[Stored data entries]
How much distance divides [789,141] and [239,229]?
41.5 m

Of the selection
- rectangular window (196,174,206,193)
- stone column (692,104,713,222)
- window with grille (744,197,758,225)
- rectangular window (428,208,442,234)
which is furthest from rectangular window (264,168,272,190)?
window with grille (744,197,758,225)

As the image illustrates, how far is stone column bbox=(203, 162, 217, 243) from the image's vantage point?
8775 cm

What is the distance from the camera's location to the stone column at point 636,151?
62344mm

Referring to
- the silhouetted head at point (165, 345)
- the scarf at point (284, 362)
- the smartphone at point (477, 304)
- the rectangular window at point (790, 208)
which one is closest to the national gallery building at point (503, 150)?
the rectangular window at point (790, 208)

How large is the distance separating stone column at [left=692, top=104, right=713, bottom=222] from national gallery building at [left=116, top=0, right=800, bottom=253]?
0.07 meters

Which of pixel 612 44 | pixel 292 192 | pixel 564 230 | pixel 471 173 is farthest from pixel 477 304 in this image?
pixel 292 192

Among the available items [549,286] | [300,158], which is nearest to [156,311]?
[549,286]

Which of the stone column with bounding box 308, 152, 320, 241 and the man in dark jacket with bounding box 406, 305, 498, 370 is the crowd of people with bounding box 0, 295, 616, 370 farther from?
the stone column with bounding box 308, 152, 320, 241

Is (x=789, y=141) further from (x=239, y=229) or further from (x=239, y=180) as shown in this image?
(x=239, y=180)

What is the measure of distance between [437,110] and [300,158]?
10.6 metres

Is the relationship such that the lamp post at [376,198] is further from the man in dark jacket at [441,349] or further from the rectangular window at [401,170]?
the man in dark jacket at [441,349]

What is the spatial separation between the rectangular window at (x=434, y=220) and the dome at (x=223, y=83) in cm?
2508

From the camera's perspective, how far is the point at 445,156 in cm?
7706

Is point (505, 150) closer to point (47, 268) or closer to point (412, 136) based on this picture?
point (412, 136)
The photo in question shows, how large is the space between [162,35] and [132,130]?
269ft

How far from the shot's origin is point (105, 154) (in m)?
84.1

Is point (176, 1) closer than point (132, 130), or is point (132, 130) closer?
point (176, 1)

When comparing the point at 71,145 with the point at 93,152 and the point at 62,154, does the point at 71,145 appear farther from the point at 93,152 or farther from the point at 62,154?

__Short task__.
Output the lines starting at the one containing "Is (x=789, y=141)" and ending at the one containing "10.6 metres" as a Markdown table with the columns Row and Line, leaving out blank lines.

__Answer to this task__.
| Row | Line |
|---|---|
| 1 | Is (x=789, y=141) further from (x=239, y=229) or further from (x=239, y=180) as shown in this image? |
| 2 | (x=239, y=180) |
| 3 | What is the measure of distance between [437,110] and [300,158]? |
| 4 | 10.6 metres |